Comme l'a fait Jacques Bergier dans ses livres, Sam Braun enseigna que la valeur de la vie doit être toujours plus forte que la mort, mit en garde contre le danger des certitudes générant tous les fanatismes et montra par son exemple le sens de la liberté et de la compassion pour tous ceux qui souffrent, le respect de la dignité que chacun doit à tous. Né le 25 août 1927 à Paris où il est décédé le 1er juillet 2011, déporté à Auschwitz à l'âge de 16 ans avec sa petite soeur âgée de 10 ans et demi et leurs parents, Sam Braun fit ses études à la Faculté de médecine de Paris où il soutiendra sa thèse en 1957. A l'âge de la retraite, il participa et initia de nombreux travaux sur "Comment enseigner l’holocauste ?" dans le cadre de l’Education nationale et de la recherche historique et civique. Il préférait le terme de pèlerin à celui de militant et intervenait souvent dans les collèges et les lycées sur le thème du "pardon". Son rayonnement impressionnait. Les obsèques de Sam Brau, docteur en médecine et chevalier de la Légion d'honneur auront lieu le 5 juillet au crématorium du Père Lachaise à Paris.

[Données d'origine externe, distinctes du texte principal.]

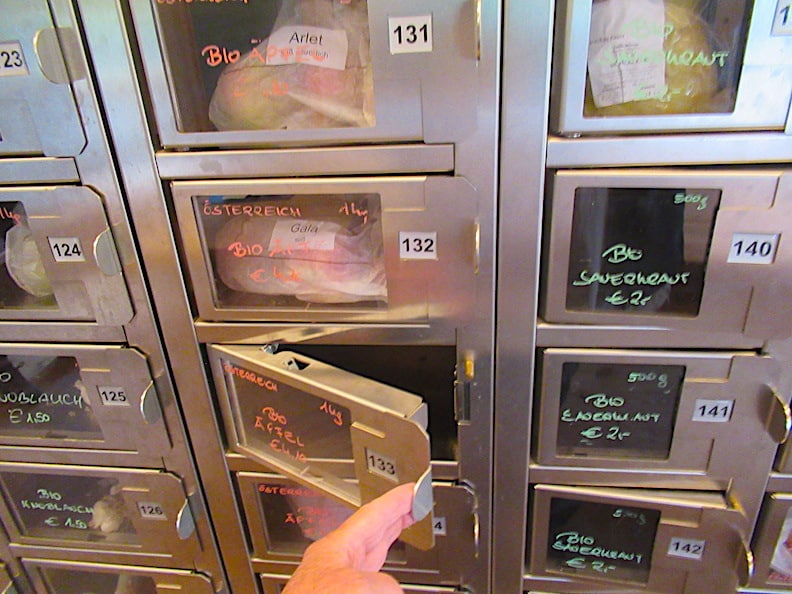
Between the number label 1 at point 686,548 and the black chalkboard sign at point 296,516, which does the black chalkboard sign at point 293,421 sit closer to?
the black chalkboard sign at point 296,516

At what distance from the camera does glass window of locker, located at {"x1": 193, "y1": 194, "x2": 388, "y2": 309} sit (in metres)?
0.91

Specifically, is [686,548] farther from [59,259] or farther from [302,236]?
[59,259]

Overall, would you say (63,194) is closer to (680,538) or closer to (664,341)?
(664,341)

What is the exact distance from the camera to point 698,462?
3.21ft

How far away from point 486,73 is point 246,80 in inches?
14.0

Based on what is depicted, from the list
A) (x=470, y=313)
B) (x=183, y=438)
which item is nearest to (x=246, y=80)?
(x=470, y=313)

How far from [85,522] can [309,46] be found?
115 centimetres

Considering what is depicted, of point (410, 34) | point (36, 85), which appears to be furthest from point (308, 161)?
point (36, 85)

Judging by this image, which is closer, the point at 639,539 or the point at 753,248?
the point at 753,248

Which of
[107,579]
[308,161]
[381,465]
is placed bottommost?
[107,579]

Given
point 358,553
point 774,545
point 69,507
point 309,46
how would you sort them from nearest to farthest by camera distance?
point 358,553 → point 309,46 → point 774,545 → point 69,507

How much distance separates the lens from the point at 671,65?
767 mm

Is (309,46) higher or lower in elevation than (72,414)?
higher

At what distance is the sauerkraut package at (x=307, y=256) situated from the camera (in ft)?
2.98
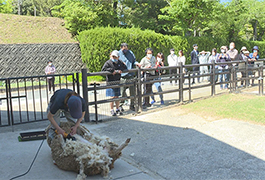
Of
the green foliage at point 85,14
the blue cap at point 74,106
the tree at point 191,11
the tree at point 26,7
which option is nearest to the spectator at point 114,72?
the blue cap at point 74,106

Ce récit théâtral commence à Clermont-Ferrand où Sam Braun, âgé de 16 ans est arrêté par la milice française avec son père, sa mère et sa petite sœur de 10 ans et demi. Il partira très vite pour Drancy, puis Auschwitz-Monowitz jusqu'au 18 janvier 1945 .Il fera ensuite « la Marche de la Mort » durant quatre mois jusqu'à sa libération à Prague par des membres de la Résistance Tchécoslovaque.
Il aura fallu 40 ans à Sam Braun pour témoigner. Une traversée du silence précieuse pour sortir d'Auschwitz et revenir à la vie. Une prise de parole vécue comme une seconde libération qui au fil du temps a forgé une certitude : la nécessité du 'travail de mémoire' pour que la vie et l'espérance triomphent de la barbarie.